━━━ Supplied passage

639.New section 128J deals with the withdrawal of an election. A company must give notice of withdrawal to the registrar (subsection (2)). The withdrawal is effective on registration by the registrar (subsection (3)). On withdrawal, the obligations in Chapter 2 of the CA 2006 to maintain a register of members apply to the company (subsection (4)). Subsection (5) provides that, on withdrawal of an election, a company must enter in its register of members all the information relating to matters that are current that is required to be contained in the register. The company is not required to enter information relating to the period when an election was in force that is no longer current (for example, the details of a person who has ceased to be a member during the election period). The company must note on the register of members that an election has been withdrawn and that information about members in the period when the election was in force can be found on the public register (subsection (6)).

640.New section 128K gives the Secretary of State the power to make regulations to extend the option to public companies (subsection (1)). Regulations are subject to the affirmative resolution procedure (subsection (2)).

Register of overseas members

641.Paragraph 4 provides that a company cannot keep information about its members on the public register if it is also keeping an overseas branch register.

Register of directors and register of directors’ residential addresses

642.Paragraph 7 inserts new sections 167A to 167F into the CA 2006 setting out the rules which allow private companies to keep information on the public register instead of the register of directors and/or the register of directors’ residential addresses.

643.New section 167A provides that a private company may elect to hold the register of directors and/or the register of directors’ residential addresses on the public register.

644.New section 167B provides that an election takes effect when it is registered by the registrar. An election remains in force until either a company ceases to be a private company or withdraws the election (subsection (2)).

645.New section 167C provides that, during the period when an election is in force, a company does not have to keep a register of directors and/or the register of directors’ residential addresses.

646.New section 167D imposes a duty on the company, whilst an election is in force, to deliver information to the registrar that would otherwise have to be notified to the registrar under section 167 (subsection (2)). It is an offence for a company not to comply with this duty (subsections (4) and (5)).

━━━━━━
━━━ Data listing

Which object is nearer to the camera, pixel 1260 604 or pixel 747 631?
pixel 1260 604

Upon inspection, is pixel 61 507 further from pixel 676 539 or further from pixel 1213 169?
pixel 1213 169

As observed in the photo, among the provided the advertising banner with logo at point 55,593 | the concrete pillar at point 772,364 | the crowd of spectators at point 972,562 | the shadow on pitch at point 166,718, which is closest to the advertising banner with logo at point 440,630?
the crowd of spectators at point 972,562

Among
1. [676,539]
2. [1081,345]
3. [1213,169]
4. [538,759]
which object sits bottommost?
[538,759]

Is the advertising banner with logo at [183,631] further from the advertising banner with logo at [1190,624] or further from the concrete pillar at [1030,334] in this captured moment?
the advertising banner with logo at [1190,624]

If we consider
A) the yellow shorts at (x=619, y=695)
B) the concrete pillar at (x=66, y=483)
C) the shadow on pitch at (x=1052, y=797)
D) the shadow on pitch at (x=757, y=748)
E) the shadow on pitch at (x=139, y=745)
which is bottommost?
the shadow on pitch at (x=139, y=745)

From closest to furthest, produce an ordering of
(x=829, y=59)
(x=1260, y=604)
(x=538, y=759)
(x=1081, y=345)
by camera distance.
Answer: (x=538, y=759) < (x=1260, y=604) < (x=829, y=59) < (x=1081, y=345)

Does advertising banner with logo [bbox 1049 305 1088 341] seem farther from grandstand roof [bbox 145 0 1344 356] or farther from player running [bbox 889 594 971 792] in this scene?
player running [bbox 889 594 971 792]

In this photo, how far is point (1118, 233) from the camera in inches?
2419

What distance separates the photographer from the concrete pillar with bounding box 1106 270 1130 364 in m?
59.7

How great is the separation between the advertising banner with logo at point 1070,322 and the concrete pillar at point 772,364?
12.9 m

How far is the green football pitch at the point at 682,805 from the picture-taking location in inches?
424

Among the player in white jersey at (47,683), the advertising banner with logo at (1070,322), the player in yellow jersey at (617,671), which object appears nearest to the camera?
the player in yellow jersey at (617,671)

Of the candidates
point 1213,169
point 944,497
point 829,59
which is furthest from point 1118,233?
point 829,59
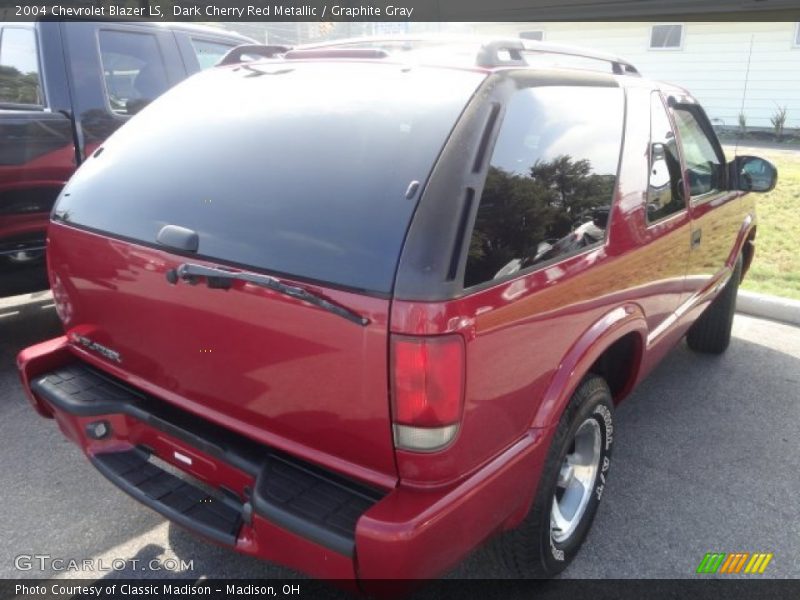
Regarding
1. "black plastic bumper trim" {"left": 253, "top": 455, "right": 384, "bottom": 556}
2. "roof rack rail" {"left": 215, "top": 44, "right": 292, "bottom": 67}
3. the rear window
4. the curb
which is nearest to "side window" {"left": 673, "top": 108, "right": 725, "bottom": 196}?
the rear window

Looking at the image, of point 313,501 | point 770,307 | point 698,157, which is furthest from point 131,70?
point 770,307

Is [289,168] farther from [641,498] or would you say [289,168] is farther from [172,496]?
[641,498]

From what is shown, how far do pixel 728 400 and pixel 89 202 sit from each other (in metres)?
3.64

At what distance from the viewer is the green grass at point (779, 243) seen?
19.7 feet

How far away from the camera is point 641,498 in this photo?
300cm

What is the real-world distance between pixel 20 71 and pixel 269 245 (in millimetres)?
3291

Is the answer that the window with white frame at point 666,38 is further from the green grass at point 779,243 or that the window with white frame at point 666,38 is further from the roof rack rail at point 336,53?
the roof rack rail at point 336,53

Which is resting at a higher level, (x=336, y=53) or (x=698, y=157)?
(x=336, y=53)

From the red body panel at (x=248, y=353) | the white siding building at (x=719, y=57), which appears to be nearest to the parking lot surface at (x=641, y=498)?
the red body panel at (x=248, y=353)

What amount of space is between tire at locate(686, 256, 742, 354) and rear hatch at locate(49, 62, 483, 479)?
10.4 ft

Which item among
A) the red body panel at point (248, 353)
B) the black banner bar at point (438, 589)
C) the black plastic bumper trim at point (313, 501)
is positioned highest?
the red body panel at point (248, 353)

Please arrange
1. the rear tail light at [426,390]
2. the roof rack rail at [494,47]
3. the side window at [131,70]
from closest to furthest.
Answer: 1. the rear tail light at [426,390]
2. the roof rack rail at [494,47]
3. the side window at [131,70]

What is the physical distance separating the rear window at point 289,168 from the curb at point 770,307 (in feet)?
14.6

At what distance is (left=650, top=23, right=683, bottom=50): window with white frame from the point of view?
642 inches
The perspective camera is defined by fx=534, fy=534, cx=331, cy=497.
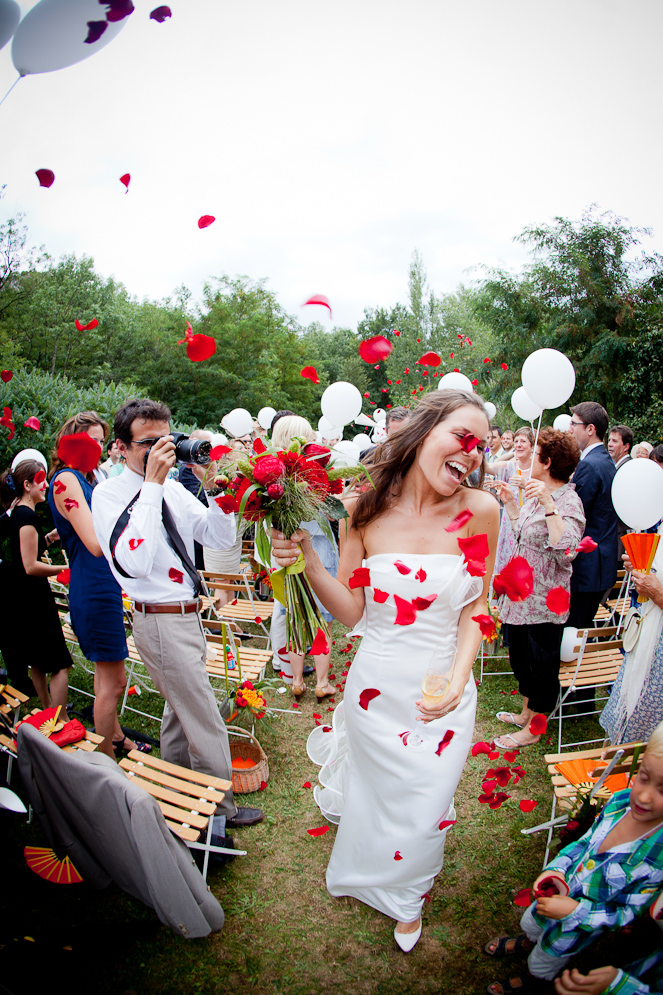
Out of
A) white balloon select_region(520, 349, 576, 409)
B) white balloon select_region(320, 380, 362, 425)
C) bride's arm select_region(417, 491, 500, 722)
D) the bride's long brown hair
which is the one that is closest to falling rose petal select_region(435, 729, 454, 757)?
bride's arm select_region(417, 491, 500, 722)

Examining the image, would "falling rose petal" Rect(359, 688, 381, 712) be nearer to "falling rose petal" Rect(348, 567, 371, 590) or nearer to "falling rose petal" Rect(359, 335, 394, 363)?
"falling rose petal" Rect(348, 567, 371, 590)

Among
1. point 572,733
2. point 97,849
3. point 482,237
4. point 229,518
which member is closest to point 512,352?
point 482,237

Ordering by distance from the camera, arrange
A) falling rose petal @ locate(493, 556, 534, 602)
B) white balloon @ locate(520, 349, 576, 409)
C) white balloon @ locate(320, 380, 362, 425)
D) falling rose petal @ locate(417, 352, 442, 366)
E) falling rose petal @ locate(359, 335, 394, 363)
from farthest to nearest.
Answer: white balloon @ locate(320, 380, 362, 425) → falling rose petal @ locate(417, 352, 442, 366) → white balloon @ locate(520, 349, 576, 409) → falling rose petal @ locate(359, 335, 394, 363) → falling rose petal @ locate(493, 556, 534, 602)

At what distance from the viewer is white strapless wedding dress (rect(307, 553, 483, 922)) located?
93.6 inches

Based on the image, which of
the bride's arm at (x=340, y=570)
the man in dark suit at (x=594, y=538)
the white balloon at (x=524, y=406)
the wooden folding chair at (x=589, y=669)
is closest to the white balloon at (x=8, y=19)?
the bride's arm at (x=340, y=570)

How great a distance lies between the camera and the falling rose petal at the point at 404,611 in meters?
2.39

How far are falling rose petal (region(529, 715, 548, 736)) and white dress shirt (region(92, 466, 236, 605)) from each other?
8.69 feet

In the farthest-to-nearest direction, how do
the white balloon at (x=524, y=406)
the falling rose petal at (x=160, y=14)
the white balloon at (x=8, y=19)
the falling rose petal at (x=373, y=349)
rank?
1. the white balloon at (x=524, y=406)
2. the falling rose petal at (x=373, y=349)
3. the falling rose petal at (x=160, y=14)
4. the white balloon at (x=8, y=19)

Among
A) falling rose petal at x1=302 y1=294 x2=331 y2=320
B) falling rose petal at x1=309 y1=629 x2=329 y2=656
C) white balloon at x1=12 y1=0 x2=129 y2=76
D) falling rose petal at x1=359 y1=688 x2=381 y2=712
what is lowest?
falling rose petal at x1=359 y1=688 x2=381 y2=712

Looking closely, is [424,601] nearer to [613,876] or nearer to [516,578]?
[516,578]

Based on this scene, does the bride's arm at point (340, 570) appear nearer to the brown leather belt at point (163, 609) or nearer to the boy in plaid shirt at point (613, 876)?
the brown leather belt at point (163, 609)

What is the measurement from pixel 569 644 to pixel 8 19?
14.4 ft

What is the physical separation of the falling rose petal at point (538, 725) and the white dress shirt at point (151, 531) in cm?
265

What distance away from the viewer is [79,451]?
334 cm
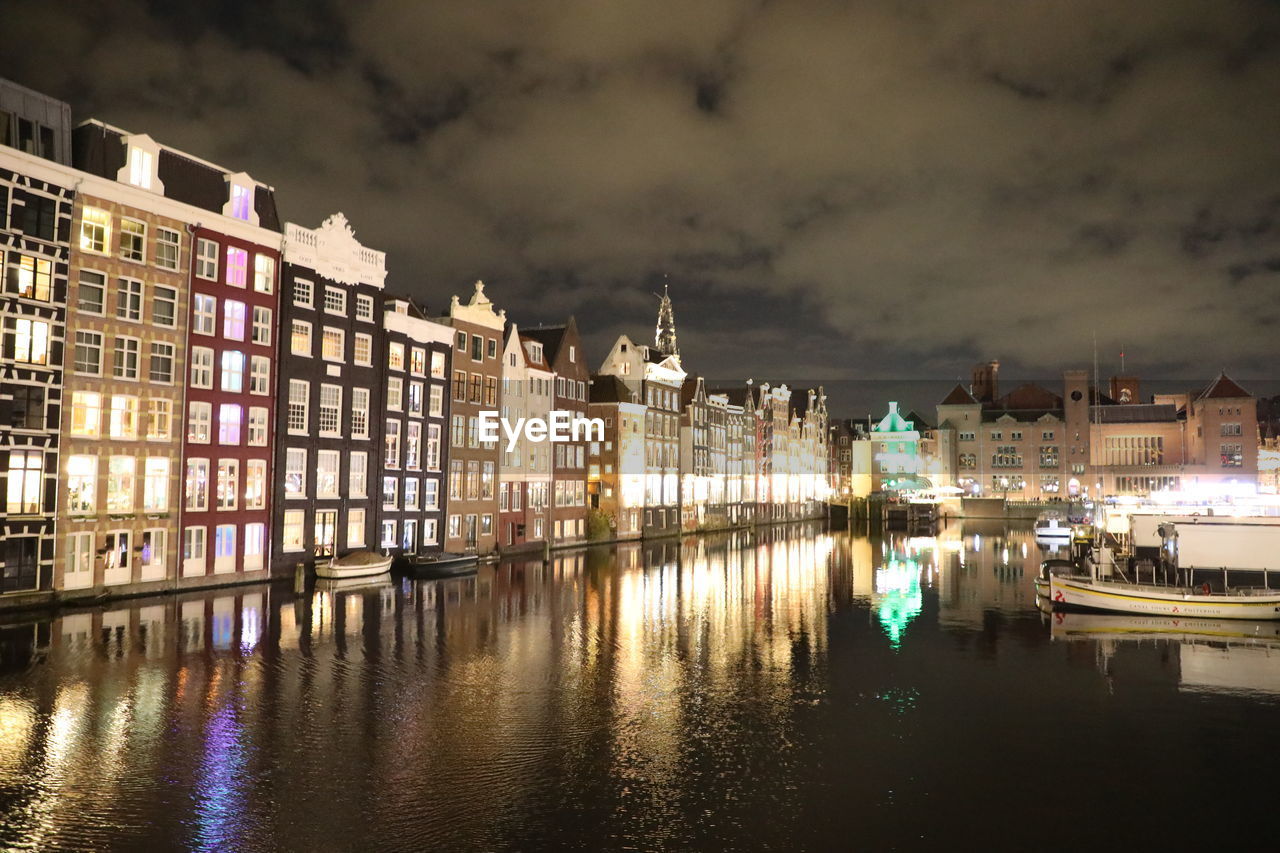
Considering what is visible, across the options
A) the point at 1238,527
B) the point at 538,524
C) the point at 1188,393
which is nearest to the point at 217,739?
the point at 1238,527

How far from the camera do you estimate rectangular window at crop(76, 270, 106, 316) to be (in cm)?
4500

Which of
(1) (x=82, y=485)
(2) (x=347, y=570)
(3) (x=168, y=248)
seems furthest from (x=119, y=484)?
(3) (x=168, y=248)

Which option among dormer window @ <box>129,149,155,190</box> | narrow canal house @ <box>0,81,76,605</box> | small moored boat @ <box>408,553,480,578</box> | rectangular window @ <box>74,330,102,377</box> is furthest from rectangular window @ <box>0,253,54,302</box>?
small moored boat @ <box>408,553,480,578</box>

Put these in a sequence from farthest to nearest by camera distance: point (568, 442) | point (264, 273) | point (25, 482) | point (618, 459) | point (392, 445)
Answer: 1. point (618, 459)
2. point (568, 442)
3. point (392, 445)
4. point (264, 273)
5. point (25, 482)

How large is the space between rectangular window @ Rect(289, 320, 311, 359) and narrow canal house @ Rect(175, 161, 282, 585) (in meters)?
→ 1.36

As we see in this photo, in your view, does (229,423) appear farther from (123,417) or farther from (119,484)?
(119,484)

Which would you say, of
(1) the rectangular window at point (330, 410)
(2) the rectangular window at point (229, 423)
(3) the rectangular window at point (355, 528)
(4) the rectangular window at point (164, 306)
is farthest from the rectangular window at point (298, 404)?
(4) the rectangular window at point (164, 306)

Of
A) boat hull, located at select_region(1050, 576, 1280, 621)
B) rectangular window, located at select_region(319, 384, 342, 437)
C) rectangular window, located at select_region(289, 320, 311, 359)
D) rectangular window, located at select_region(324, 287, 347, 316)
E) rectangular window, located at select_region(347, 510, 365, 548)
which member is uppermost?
rectangular window, located at select_region(324, 287, 347, 316)

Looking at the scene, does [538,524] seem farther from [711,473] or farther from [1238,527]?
[1238,527]

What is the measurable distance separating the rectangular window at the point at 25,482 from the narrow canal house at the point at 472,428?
29.3 metres

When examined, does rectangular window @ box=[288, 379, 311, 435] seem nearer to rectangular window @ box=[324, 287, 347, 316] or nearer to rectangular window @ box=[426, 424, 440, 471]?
rectangular window @ box=[324, 287, 347, 316]

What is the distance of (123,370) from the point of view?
46781 mm

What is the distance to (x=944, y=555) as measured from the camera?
282 ft

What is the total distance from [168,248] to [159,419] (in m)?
9.42
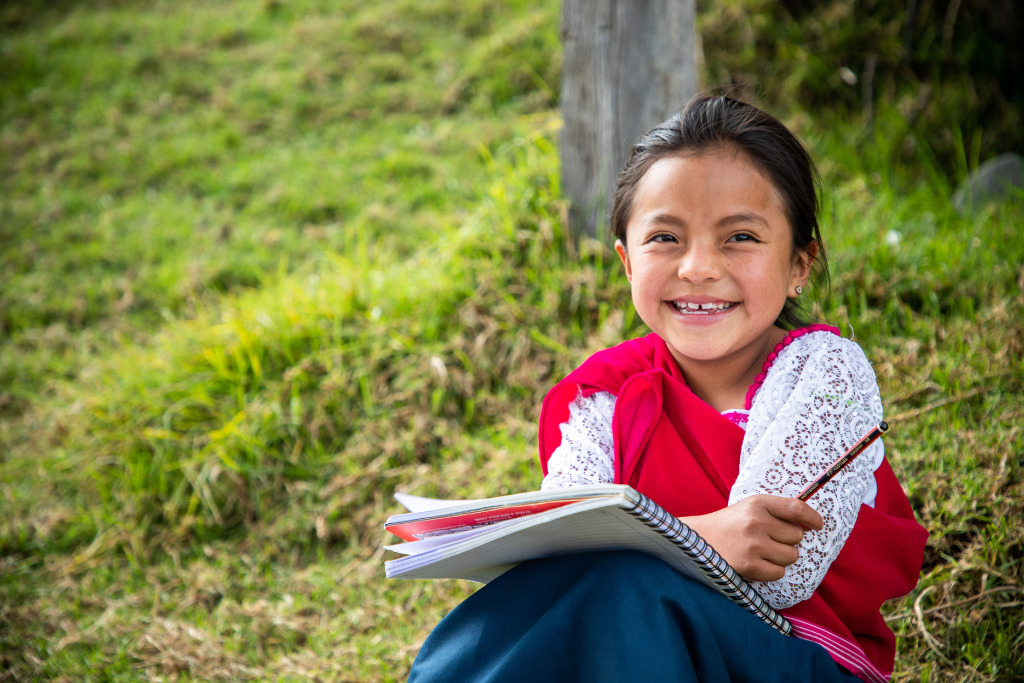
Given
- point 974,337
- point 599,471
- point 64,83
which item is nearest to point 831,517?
point 599,471

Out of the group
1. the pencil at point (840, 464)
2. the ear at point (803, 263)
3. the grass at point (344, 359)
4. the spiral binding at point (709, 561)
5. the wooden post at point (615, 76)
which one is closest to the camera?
the spiral binding at point (709, 561)

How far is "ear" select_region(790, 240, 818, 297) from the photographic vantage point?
164 cm

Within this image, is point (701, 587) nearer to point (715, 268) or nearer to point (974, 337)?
point (715, 268)

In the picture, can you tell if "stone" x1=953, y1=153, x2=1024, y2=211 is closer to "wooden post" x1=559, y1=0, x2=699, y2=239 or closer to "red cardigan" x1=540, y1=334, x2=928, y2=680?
"wooden post" x1=559, y1=0, x2=699, y2=239

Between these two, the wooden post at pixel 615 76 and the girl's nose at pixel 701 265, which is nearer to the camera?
the girl's nose at pixel 701 265

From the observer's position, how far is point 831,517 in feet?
4.46

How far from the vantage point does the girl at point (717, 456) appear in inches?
48.5

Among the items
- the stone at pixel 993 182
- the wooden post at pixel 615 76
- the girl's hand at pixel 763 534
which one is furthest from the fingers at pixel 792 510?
the stone at pixel 993 182

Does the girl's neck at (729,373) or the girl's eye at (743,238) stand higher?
the girl's eye at (743,238)

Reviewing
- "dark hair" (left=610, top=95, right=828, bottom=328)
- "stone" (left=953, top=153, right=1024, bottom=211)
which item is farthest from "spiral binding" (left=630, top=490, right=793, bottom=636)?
"stone" (left=953, top=153, right=1024, bottom=211)

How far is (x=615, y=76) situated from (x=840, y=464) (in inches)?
80.4

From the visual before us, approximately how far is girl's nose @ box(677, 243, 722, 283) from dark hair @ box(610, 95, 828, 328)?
19 centimetres

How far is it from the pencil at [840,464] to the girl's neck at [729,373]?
1.05ft

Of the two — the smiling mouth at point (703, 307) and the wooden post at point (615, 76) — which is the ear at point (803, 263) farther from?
the wooden post at point (615, 76)
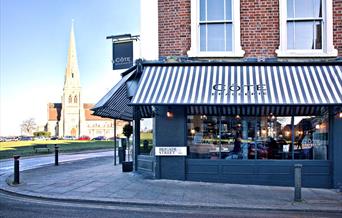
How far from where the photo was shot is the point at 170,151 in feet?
42.5

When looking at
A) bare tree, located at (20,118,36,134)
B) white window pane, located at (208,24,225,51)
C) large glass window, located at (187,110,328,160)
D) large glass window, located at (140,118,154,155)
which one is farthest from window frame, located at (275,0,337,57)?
bare tree, located at (20,118,36,134)

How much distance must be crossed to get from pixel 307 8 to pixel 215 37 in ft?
10.7

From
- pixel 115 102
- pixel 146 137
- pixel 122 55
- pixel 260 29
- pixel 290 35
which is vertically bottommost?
pixel 146 137

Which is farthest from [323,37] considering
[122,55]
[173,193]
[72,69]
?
[72,69]

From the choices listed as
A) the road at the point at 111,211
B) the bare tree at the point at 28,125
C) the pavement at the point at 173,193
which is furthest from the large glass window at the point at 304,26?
the bare tree at the point at 28,125

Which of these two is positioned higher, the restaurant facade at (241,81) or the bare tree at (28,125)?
the restaurant facade at (241,81)

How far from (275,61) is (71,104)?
426ft

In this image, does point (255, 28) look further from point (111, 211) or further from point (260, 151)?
point (111, 211)

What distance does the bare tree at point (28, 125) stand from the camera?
139 m

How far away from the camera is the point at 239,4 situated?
516 inches

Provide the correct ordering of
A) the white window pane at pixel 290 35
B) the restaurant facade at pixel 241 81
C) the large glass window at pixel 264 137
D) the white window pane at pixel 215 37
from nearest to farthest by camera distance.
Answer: the restaurant facade at pixel 241 81 → the large glass window at pixel 264 137 → the white window pane at pixel 290 35 → the white window pane at pixel 215 37

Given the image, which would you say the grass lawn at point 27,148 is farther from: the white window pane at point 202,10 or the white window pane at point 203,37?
the white window pane at point 202,10

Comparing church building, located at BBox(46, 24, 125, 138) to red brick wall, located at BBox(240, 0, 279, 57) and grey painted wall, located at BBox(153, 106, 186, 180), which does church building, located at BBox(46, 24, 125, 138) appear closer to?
grey painted wall, located at BBox(153, 106, 186, 180)

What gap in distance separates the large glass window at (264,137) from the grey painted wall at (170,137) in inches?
24.0
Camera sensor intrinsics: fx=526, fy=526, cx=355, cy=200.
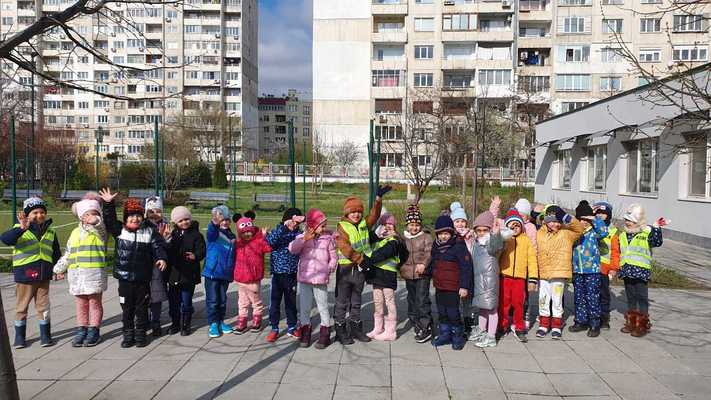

━━━━━━

What this exercise asks:
• 1. Using the notes on company registers, decide whether each statement agrees with them: (a) a withdrawal of an election takes effect as soon as the company gives notice to the registrar; (b) regulations extending the option to public companies are subject to the affirmative resolution procedure; (c) a company that keeps an overseas branch register may also keep information about its members on the public register. For each, answer yes or no and quote the deciding words.
• 2. Resume the notes on company registers after their last sentence.

Outputs in order:
• 1.
(a) No: "The withdrawal is effective on registration by the registrar"
(b) Yes: "Regulations are subject to the affirmative resolution procedure"
(c) No: "a company cannot keep information about its members on the public register if it is also keeping an overseas branch register"

• 2.
647.New section 167E deals with the withdrawal of an election. A company must give notice of withdrawal to the registrar (subsection (2)), which takes effect on registration by the registrar (subsection (3)). On withdrawal, the obligations in sections 162, 165 and 167 to maintain a register and notify the registrar of changes apply to the company (subsection (4)). Subsection (5) provides that, on withdrawal of an election a company must enter in its register all the information relating to matters that are current that is required to be contained in the register. However, a company is not required to enter information relating to the period when an election was in force that is no longer current (for example, the details of a person who has ceased to be a director during the election period).

648.New section 167F gives the Secretary of State the power to make regulations to extend the option to public companies (subsection (1)). Regulations are subject to the affirmative resolution procedure (subsection (2)).

Register of secretaries

649.Paragraph 12 inserts new sections 279A to 279F into the CA 2006 setting out the rules which allow private companies to keep information on the public register instead of the register of secretaries.

650.New section 279A provides that a private company may elect to hold the register of secretaries on the public register.

651.New section 279B provides that an election takes effect when it is registered by the registrar. An election remains in force until either a company ceases to be a private company or withdraws the election (subsection (2)).

652.New section 279C provides that, during the period when an election is in force, a company does not have to keep a register of secretaries.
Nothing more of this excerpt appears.